The investigation was initiated on July 18, 2025, after two key domestic soda ash producers, including Lucky Core Industries Limited (LCI) (Soda ash capacity: 560k tons/annum) and Olympia Chemical Limited (Soda ash capacity: 306k tons/annum), filed an application. The product under investigation (PCT Code 2836.2000) is a critical input for glass, detergents, chemicals, paper, metallurgy, and purification plants.
Pakistan’s soda ash market is led by LCI (~60%), Olympia (~30%), and ~10% in imports.
Based on the investigation period covering FY22-FY25 for injury and FY24-FY25 for dumping, the NTC observed higher import volumes, price undercutting, price depression, declining market share, lower capacity utilisation, and pressure on the profitability of the domestic industry.
Accordingly, the NTC has imposed provisional anti-dumping duties for a period of four months, 5.58% on most Turkish exporters, 3.49% on selected Turkish producers, and 12.54% on all exporters from Kenya.
Furthermore, these provisional anti-dumping duties are waived for the following imports, including those used as inputs for export-oriented products and those used in foreign grant-in-aid projects or covered under applicable schemes.

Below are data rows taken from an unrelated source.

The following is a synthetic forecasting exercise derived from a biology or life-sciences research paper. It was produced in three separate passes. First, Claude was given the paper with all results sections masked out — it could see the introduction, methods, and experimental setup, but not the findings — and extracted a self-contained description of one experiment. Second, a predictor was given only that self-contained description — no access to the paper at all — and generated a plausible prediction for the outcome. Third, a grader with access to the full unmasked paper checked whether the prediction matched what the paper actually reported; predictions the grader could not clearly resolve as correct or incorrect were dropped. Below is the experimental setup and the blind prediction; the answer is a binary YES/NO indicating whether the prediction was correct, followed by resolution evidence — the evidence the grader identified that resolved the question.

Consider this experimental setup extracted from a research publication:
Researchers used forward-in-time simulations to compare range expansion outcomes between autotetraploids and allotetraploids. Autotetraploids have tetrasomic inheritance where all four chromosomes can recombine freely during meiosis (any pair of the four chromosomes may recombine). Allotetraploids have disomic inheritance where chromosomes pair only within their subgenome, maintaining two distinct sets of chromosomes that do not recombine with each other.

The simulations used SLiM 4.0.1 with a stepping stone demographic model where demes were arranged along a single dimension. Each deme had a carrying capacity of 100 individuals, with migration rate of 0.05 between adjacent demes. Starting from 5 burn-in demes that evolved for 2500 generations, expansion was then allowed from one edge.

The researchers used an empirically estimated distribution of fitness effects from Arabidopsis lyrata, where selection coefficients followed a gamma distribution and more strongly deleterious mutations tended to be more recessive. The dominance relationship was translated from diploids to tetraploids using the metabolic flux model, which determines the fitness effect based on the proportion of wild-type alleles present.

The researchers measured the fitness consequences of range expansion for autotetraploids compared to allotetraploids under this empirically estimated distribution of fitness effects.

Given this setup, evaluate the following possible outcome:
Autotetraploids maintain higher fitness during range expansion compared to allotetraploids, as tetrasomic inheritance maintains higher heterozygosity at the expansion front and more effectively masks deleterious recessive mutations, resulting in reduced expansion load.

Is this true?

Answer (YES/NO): NO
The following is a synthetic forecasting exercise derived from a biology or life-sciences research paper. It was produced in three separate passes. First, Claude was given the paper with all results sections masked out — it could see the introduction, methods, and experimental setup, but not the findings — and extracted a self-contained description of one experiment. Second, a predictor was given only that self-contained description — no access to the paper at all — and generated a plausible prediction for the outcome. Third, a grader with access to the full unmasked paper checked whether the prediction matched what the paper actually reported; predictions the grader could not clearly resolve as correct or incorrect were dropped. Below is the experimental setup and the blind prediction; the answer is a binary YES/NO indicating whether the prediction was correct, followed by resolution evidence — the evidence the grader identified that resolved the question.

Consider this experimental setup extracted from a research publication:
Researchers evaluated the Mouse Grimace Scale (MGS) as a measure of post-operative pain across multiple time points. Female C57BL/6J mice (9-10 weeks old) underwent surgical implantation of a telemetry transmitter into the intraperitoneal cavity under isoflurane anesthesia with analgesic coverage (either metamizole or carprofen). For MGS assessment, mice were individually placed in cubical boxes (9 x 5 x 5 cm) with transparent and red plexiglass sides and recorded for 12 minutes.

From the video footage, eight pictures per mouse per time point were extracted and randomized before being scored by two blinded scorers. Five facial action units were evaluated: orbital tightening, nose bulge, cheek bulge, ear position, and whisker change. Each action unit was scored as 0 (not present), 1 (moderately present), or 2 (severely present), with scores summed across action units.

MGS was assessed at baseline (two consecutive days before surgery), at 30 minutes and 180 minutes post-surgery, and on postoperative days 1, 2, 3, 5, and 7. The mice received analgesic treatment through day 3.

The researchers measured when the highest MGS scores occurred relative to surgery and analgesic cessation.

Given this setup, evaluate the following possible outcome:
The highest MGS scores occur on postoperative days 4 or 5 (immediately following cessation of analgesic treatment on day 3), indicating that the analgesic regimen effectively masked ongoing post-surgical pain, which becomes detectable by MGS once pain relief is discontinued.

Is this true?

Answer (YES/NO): NO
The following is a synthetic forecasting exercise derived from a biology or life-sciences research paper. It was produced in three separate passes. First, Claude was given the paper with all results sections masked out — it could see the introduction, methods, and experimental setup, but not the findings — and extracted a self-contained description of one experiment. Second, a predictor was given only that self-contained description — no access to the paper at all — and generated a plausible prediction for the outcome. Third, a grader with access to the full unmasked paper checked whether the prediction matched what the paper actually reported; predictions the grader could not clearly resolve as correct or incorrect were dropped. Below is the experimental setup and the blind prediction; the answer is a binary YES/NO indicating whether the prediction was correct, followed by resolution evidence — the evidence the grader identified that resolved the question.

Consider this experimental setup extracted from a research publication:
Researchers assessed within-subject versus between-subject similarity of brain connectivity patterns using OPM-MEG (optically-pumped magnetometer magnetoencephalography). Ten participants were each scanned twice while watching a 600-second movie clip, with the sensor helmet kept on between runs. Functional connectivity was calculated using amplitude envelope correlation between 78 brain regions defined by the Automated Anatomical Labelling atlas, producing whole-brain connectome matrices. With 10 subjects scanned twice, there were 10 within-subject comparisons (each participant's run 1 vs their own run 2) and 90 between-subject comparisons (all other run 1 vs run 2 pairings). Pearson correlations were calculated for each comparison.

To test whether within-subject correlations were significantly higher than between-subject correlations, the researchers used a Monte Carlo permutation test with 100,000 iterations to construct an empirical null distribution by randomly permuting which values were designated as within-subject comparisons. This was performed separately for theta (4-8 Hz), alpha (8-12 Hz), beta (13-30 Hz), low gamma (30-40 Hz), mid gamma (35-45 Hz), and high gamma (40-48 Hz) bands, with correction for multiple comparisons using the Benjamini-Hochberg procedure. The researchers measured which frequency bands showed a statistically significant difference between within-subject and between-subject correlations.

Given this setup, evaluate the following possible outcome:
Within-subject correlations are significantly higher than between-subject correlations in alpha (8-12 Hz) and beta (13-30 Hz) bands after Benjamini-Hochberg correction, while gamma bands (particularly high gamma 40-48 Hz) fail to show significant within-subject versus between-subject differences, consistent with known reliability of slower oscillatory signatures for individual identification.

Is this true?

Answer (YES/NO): NO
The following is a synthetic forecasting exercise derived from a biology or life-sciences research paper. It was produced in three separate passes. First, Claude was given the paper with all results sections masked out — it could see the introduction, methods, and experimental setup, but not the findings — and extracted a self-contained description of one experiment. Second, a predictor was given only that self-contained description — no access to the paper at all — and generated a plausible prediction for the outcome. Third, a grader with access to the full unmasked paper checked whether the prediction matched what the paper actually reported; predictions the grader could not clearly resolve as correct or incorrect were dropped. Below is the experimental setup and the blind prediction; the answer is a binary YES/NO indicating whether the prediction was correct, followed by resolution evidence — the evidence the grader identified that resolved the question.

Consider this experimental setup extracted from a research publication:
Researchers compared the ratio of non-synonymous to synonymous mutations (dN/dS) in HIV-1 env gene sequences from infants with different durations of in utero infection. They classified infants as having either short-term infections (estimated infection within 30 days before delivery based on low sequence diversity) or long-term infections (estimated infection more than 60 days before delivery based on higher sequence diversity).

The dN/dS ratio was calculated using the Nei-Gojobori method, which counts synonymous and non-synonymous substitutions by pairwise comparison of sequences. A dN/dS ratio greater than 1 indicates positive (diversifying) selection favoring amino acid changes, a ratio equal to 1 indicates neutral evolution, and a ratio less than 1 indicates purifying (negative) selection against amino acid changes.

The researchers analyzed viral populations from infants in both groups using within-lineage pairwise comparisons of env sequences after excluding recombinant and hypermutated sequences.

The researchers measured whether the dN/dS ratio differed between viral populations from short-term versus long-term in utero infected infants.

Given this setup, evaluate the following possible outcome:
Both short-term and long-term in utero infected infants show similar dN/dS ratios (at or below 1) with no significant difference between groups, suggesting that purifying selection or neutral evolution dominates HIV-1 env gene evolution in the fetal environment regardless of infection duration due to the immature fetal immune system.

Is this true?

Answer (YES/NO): NO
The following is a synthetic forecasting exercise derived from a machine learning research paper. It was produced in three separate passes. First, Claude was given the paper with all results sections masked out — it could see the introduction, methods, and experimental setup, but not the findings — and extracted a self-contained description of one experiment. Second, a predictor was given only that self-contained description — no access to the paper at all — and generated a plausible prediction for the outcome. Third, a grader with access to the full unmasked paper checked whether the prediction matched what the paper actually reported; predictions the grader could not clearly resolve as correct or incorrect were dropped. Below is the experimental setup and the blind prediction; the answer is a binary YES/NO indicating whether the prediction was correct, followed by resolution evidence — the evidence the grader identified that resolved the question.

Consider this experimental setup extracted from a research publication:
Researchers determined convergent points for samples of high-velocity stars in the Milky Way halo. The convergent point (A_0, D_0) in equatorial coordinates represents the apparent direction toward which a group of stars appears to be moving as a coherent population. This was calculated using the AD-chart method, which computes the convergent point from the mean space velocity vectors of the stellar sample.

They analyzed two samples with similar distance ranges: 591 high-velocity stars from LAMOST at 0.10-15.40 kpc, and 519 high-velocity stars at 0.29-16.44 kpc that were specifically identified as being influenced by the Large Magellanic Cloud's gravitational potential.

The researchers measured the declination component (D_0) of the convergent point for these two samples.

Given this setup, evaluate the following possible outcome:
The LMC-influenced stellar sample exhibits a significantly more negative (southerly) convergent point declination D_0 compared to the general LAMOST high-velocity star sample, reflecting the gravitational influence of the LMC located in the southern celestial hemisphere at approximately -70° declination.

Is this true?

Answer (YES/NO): NO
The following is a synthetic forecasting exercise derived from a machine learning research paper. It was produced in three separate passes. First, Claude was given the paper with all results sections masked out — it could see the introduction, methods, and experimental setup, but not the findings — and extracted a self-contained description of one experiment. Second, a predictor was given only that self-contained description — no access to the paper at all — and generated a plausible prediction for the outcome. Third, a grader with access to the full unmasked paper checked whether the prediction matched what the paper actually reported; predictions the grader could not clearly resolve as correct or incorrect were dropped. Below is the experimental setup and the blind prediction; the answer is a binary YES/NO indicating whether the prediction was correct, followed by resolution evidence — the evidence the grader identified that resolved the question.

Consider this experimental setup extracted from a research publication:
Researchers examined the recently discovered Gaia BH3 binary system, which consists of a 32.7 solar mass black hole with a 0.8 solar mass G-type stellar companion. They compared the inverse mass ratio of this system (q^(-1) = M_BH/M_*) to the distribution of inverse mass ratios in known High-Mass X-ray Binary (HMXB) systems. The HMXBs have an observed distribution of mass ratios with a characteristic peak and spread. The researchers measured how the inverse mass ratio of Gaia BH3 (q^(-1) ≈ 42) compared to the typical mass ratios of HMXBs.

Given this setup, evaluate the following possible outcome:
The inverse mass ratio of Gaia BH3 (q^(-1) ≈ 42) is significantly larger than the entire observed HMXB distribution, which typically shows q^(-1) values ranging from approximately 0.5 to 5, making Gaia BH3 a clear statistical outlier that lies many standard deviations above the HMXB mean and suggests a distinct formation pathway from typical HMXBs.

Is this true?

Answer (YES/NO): NO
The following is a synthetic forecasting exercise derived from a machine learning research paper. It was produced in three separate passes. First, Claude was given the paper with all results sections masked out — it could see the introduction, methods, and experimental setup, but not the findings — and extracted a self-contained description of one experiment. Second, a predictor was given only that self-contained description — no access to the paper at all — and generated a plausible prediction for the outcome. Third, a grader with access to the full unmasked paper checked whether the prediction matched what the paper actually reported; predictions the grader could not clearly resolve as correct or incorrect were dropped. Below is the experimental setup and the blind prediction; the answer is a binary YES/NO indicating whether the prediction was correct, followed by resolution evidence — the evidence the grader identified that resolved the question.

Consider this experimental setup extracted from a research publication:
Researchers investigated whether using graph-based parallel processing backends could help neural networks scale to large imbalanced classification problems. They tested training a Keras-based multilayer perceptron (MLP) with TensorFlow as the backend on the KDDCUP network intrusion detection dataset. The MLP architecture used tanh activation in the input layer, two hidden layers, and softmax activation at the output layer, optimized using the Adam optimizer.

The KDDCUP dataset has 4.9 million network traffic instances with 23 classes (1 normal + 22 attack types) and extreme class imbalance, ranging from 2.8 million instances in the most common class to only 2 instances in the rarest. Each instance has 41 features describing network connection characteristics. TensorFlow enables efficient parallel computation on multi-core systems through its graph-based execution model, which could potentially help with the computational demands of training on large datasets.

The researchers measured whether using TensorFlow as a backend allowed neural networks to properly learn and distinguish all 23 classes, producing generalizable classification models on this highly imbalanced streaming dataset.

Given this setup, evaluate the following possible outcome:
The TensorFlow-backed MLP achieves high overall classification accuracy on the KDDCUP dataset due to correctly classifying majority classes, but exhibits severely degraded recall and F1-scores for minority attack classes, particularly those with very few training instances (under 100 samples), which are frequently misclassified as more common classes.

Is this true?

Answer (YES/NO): NO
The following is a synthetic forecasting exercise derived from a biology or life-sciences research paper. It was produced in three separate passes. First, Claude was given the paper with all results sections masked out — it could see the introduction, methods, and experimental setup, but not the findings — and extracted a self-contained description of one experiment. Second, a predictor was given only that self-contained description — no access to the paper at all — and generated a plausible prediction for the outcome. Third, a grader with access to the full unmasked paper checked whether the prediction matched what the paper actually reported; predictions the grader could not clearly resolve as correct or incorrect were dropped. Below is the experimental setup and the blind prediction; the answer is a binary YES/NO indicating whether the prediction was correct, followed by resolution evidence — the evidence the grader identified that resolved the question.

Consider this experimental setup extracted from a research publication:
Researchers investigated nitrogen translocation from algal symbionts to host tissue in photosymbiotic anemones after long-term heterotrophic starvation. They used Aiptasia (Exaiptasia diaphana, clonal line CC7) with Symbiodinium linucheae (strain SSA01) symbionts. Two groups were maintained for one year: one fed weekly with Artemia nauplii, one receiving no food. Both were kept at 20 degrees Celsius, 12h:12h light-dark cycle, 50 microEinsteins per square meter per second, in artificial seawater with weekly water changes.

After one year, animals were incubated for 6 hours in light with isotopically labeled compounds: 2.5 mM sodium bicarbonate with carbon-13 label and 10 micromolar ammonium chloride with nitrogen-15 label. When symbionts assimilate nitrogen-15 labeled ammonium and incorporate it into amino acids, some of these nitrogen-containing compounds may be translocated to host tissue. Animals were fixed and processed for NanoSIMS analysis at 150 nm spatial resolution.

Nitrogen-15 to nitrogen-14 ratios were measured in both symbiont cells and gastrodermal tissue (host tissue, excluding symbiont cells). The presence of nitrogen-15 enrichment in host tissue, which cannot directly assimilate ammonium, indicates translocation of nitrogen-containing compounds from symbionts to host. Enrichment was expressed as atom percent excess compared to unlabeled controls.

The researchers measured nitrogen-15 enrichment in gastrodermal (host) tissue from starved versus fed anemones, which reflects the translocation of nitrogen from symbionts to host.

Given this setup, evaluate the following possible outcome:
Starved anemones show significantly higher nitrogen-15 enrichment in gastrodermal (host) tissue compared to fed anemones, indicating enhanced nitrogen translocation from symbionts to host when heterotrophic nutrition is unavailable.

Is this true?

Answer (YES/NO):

Note that a previous anti-dumping investigation initiated in 2021 against soda ash imports from Turkiye, based on a petition by Lucky Core and Olympia Chemical, was terminated by the NTC in 2022, and no duties were imposed at that time.
LCI’s soda ash business contributed ~30% of the value. During FY25, LCI soda ash business dropped by 15% YoY. Wherein, the gross margins dropped to 23% from 31% in FY22, while the overall LCI gross margins remained almost flat at 19% in FY25. This reflects the dumping-related hit to LCI’s soda ash business during the period when NTC named an injury.
§ The duties could provide structural support to Pakistan’s soda ash industry over the medium term. However, any exemption for export-oriented users and the final duty rates will remain key variables to watch.